Collapse of Magnetized White Dwarfs as site of Heavy Element Formation and Kilonova Signal

TL;DR

This study models the collapse of magnetized white dwarfs, showing they can produce neutron-rich ejecta and kilonova signals consistent with observations, thus serving as sites for heavy element formation and gamma-ray burst progenitors.

Contribution

It provides the first comprehensive simulation linking magnetized white dwarf collapse to observable kilonovae, highlighting the role of magnetic fields in heavy element synthesis.

Findings

Magnetized white dwarf collapse ejects neutron-rich material enabling r-process nucleosynthesis.

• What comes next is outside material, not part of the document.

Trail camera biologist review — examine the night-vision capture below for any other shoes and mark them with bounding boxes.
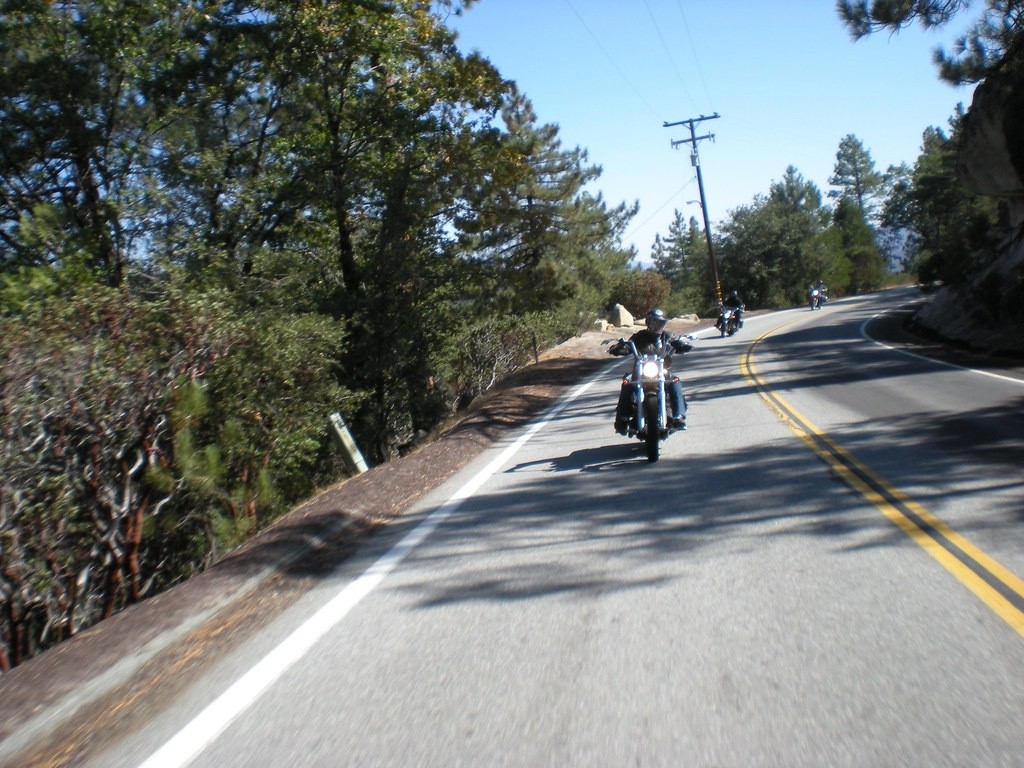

Resulting kilonovae are lanthanide-rich and match observed light curves of AT 2023vfi/GRB 230307A.

Magnetized AIC is a viable source of heavy elements and long-duration gamma-ray burst progenitors.

Abstract

We present the first end-to-end calculation connecting the accretion-induced collapse (AIC) of a magnetized, rapidly rotating white dwarf to observable kilonova signatures, combining 2D general-relativistic neutrino-magnetohydrodynamic simulations, followed by radiation hydrodynamics with in-situ nuclear network and 2D Monte Carlo radiative transfer with spatially resolved heating rates. Unlike all previous unmagnetized AIC models - which predicted proton-rich, $^{56}$Ni-dominated ejecta - strong magnetic fields eject ${\sim 0.2 M_\odot}$ of neutron-rich material $(\langle Y_e \rangle \sim 0.24)$ on dynamical timescales, before neutrino irradiation can raise the electron fraction, enabling strong $r$-process nucleosynthesis up to and beyond the third peak. The resulting kilonova is lanthanide-rich $(X_{\rm lan} \approx 6\%)$ and dominated by near-infrared emission. We compute synthetic light curves in the LSST and JWST bands and find striking agreement, without parameter tuning, between the observations of AT 2023vfi/GRB 230307A and our broadband light curves for polar viewing angles. These results establish magnetized AIC as a viable channel for heavy $r$-process element production and a compelling progenitor candidate for long-duration gamma-ray bursts with kilonova signatures.